Un médecin travaille sur un ordinateur dans un service d'urgences, à l'ouest de Paris, le 20 juillet 2022. Illustration. © Geoffroy van der Hasselt, AFP
"Nom, prénom, numéro de téléphone et/ou adresse postale". Les "données administratives" de quelque 15 millions de Français ont été piratées lors d'une attaque survenue fin 2025 auprès de 1 500 médecins utilisant le logiciel de la société Cegedim Santé, a confirmé vendredi 27 février le ministère de la Santé.
Pour 169 000 patients, ces données sont assorties d'annotations libres saisies par les médecins, "dont certaines peuvent être des données sensibles", soit "1 % des cas", a précisé le ministère de la Santé lors d'un point presse organisé au lendemain des révélations de France 2 sur cette affaire.
L'éditeur du logiciel ciblé, Cegedim Santé, a admis avoir été victime d'une cyberattaque fin 2025 avec pour conséquence une fuite de données personnelles de patients.
Entre 11 et 15 millions de personnes pourraient être concernées, selon France 2, qui a révélé cette affaire jeudi 26 février.
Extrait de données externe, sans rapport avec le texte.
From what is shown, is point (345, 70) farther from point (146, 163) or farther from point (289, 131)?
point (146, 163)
Parmi elles, des données "très précises" sont "en libre accès" sur le net, a affirmé la chaîne publique, selon laquelle des informations sur des dirigeants politiques de premier plan y figurent.
Selon Cegedim Santé, acteur important du secteur de l'hébergement des données médicales en France, qui gère aussi la facturation des professionnels de santé, parmi les 3 800 médecins utilisateurs de son logiciel MLM, 1 500 ont été victimes d'une cyberattaque identifiée fin 2025.
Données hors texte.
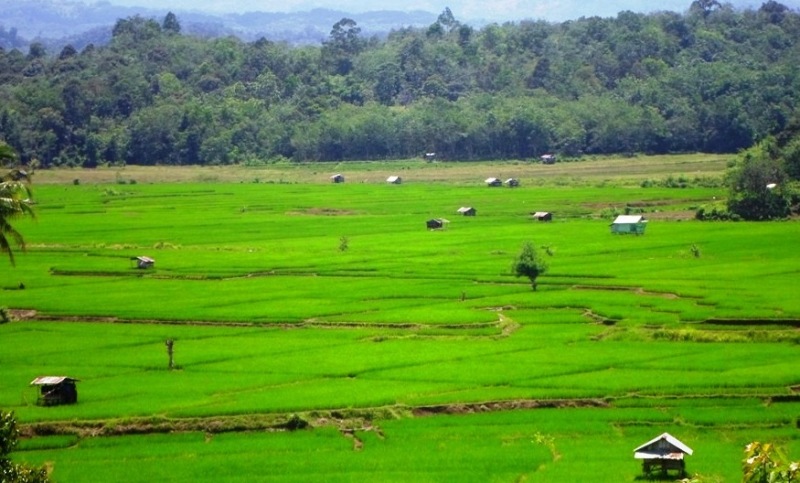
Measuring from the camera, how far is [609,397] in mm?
32469

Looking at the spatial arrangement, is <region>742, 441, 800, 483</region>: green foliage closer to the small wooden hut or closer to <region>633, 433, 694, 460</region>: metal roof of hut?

"Après investigations poussées, il ressort que des données personnelles de patients du parc logiciel MLM ont été consultées ou extraites illégalement", a indiqué la société dans un communiqué, sans donner d'estimation du nombre de personnes touchées.
Cegedim sommée de rendre des comptes
Le ministère de la Santé a enjoint la société Cegedim, important fournisseur de logiciels médicaux, de mettre "immédiatement en œuvre" des mesures correctives après une fuite de données personnelles de patients dont l'ampleur comme les conséquences restent encore difficile à évaluer.
La ministre de la Santé, Stéphanie Rist, a demandé des comptes à la société, et "attend les conclusions des investigations en cours et veillera, en lien avec les autorités compétentes, à ce que toute la transparence soit faite sur cette situation", pointant la responsabilité du "prestataire privé, responsable du traitement des données".
Cette fuite "ne résulte ni d'une défaillance des systèmes du ministère, ni d'une infrastructure relevant directement de l'État", a-t-elle insisté.
Une plainte a également été déposée auprès du procureur de la République, a-t-elle ajouté.
Mais "les données de santé ont une dimension émotionnelle très forte, parce que ça touche à l'intimité" des individus, c'est pourquoi elles "bénéficient d'un régime de protection juridique plus élevé que la liste de vos courses dans votre carte de fidélité au supermarché", souligne auprès de l'AFP l'expert Nicolas Arpagian, directeur de la stratégie de la société Jizô AI.
"Sous-investissement"
Pour Gérôme Billois, expert en cybersécurité au cabinet Wavestone, cette fuite "très grave", qui pourrait être "la plus grosse en France" dans la santé, aura des "conséquences irrémédiables". Car "une information de santé qui dit 'vous avez telle maladie', une fois qu'elle est sortie, vous ne pourrez plus jamais revenir en arrière", dit-il à l'AFP.
Il y voit la conséquence d'un "sous-investissement en cybersécurité depuis des années" dans le secteur de la santé.
Pour Nicolas Arpagian, "ce qui fait la grande valeur" de ces données, "c'est qu'elles sont constantes : votre numéro de sécurité sociale, votre date de naissance, votre nom de famille, votre numéro de téléphone et votre vrai e-mail, pas une adresse jetable.... Ces données perdurent : pour un pirate, elles sont d'autant plus monétisables qu'elle peuvent être revendues sur la durée à d'autres cybercriminels, ou alimenter des tentatives d'extorsion".